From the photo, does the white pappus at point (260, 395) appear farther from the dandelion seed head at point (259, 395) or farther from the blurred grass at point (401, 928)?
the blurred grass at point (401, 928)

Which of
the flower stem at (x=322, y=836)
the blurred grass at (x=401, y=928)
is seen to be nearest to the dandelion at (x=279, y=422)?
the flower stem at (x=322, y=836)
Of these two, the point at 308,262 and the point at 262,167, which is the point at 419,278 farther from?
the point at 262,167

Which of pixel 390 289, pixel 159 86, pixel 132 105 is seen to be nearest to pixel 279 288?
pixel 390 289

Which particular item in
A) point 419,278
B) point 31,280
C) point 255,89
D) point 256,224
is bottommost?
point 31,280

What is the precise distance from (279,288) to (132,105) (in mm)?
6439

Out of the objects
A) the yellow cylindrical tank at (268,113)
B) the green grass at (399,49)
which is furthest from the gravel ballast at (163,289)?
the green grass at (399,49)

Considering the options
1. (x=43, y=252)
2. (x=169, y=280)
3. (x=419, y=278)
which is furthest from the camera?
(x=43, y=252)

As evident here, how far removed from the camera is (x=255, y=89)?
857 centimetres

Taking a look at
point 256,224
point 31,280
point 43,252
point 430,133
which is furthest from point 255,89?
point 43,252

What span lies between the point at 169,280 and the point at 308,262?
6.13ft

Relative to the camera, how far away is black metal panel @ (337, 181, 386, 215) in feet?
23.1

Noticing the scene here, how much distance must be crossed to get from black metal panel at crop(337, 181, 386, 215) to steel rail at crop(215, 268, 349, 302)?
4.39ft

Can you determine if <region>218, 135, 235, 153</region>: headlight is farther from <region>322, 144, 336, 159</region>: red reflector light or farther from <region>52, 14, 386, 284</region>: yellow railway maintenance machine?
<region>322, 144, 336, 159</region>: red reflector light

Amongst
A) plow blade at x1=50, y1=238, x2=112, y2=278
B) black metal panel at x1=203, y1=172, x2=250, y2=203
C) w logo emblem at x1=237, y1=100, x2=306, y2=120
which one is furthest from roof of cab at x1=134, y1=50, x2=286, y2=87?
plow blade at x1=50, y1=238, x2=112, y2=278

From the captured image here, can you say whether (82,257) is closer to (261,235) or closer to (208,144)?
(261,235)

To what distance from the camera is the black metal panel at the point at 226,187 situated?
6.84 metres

===

Write the data out again in full and exactly.

Result –
From the photo, does the white pappus at point (260, 395) appear farther from the dandelion seed head at point (259, 395) or farther from the blurred grass at point (401, 928)?
the blurred grass at point (401, 928)

Which of
the flower stem at (x=322, y=836)
the blurred grass at (x=401, y=928)
is seen to be nearest to the dandelion at (x=279, y=422)?
the flower stem at (x=322, y=836)
Of these two, the point at 308,262 and the point at 262,167, which is the point at 419,278 farther from?
the point at 262,167

Which of pixel 390 289, pixel 159 86, pixel 132 105 is seen to be nearest to pixel 279 288?
pixel 390 289

Which particular item in
A) point 419,278
B) point 31,280
C) point 255,89
D) point 256,224
is bottommost?
point 31,280

What is the precise distance from (279,288) to (132,105) (in mm)?
6439

Out of the objects
A) the yellow cylindrical tank at (268,113)
B) the green grass at (399,49)
which is furthest from the gravel ballast at (163,289)?
the green grass at (399,49)

Considering the options
1. (x=43, y=252)
2. (x=169, y=280)
3. (x=419, y=278)
which is furthest from the camera?
(x=43, y=252)

As evident here, how far removed from the camera is (x=255, y=89)?
857 centimetres

Taking a look at
point 256,224
point 31,280
point 43,252
point 430,133
which is furthest from point 255,89?
point 43,252

What span lies between the point at 169,280 and the point at 308,262?
6.13ft

Relative to the camera, how far away is black metal panel @ (337, 181, 386, 215) in feet?
23.1

Noticing the scene here, how much distance must be crossed to get from black metal panel at crop(337, 181, 386, 215) to steel rail at crop(215, 268, 349, 302)?
4.39ft

Can you determine if <region>218, 135, 235, 153</region>: headlight is farther from <region>322, 144, 336, 159</region>: red reflector light or farther from <region>52, 14, 386, 284</region>: yellow railway maintenance machine?
<region>322, 144, 336, 159</region>: red reflector light

Amongst
A) plow blade at x1=50, y1=238, x2=112, y2=278
B) black metal panel at x1=203, y1=172, x2=250, y2=203
C) w logo emblem at x1=237, y1=100, x2=306, y2=120
which one is furthest from roof of cab at x1=134, y1=50, x2=286, y2=87?
plow blade at x1=50, y1=238, x2=112, y2=278

From the captured image here, can you say whether (82,257) is closer to (261,235) or closer to (208,144)?
(261,235)

To what distance from the camera is the black metal panel at the point at 226,187 situated?
6.84 metres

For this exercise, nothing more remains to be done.